For a long time, my API development workflow lived in Emacs, inside a carefully maintained api.org file that grew to nearly 2,000 lines. Each endpoint had a dedicated section, annotated and structured using org-mode and restclient.el. It was efficient, flexible, and tightly integrated with my editor.

While Emacs is still my daily driver for note-taking, planning, and writing, the VS Code REST Client extension has quietly replaced the need for a dedicated .org file for API calls.

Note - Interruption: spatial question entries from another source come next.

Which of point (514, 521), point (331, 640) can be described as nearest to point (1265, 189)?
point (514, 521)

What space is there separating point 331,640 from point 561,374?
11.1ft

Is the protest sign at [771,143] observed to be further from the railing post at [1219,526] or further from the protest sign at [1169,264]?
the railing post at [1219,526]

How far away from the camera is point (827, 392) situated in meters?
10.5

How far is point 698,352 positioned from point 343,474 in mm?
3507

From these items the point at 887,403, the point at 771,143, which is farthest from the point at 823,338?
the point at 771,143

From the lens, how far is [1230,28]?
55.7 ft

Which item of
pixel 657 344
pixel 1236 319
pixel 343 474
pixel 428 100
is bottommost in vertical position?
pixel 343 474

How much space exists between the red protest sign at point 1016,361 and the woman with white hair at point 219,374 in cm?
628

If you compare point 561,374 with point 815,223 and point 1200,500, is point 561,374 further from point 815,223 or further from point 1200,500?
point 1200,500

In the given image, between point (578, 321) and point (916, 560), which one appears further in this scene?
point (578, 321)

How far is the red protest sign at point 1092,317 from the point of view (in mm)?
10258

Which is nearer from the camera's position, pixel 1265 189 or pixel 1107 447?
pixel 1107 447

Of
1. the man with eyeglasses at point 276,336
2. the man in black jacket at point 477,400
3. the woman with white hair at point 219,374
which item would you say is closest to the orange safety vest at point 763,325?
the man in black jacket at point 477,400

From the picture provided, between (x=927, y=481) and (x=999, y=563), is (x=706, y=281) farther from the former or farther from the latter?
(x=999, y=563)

For example, where I used to write this in Emacs:

#+BEGIN_SRC restclient
POST http://localhost:3000/v1/something
Content-Type: application/json
{
  "name": "testing something"
}
#+END_SRC

I now write this:

### @name createSomething
POST http://localhost:3000/v1/something
Content-Type: application/json
 
{
  "name": "testing something"
}

The response can then be reused in subsequent requests without writing scripts or using tools like jq to extract values. In Emacs, this might have looked like:

#+name: get_something_id
#+begin_src restclient :results value :jq-args -r :jq .[0].id
GET http://localhost:3000/v1/something
#+end_src
 
#+begin_src restclient :var something_id=get_something_id
GET http://localhost:3000/v1/something/:something_id
#+end_src

But in REST Client:

### @name createSomething
POST http://localhost:3000/v1/something
Content-Type: application/json
 
{
  "name": "testing something"
}
 
### Get something by ID
GET http://localhost:3000/v1/something/{{createSomething.response.body.$.id}}

One unexpected benefit of this switch is how much easier it is to share endpoints with others on the team, especially when everyone uses the different tools. These .http files work well across workflows, and can even be embedded as http code blocks in Markdown to mimic the “living documentation” feel of an org file.

It’s not a replacement for org-mode, but for API workflows, the REST Client is a simpler and more portable alternative. And it helps to have your API tools and code in the same editor.

Bonus Example: File Uploads

One thing I really disliked in my old setup was having to mix restclient and shell blocks just to upload a file. For example:

#+begin_src shell :var something_id=(org-sbe get_something_id)
curl -F "file=@./something.jpeg" \
  "http://localhost:3000/v1/something/:something_id/files"
#+end_src

Using REST Client, I can now write the same thing in a single .http file:

### Upload file
POST http://localhost:3000/v1/something/{{createSomething.response.body.$.id}}/files
Content-Type: multipart/form-data; boundary=--FileUpload
 
----FileUpload
Content-Disposition: form-data; name="something"; filename="2194889204.jpeg"
Content-Type: image/jpeg
 
< ./something.jpeg
----FileUpload--

Note: According to RFC 2046 Section 5.1.1, multipart boundaries must start with --. Easy to overlook when writing by hand.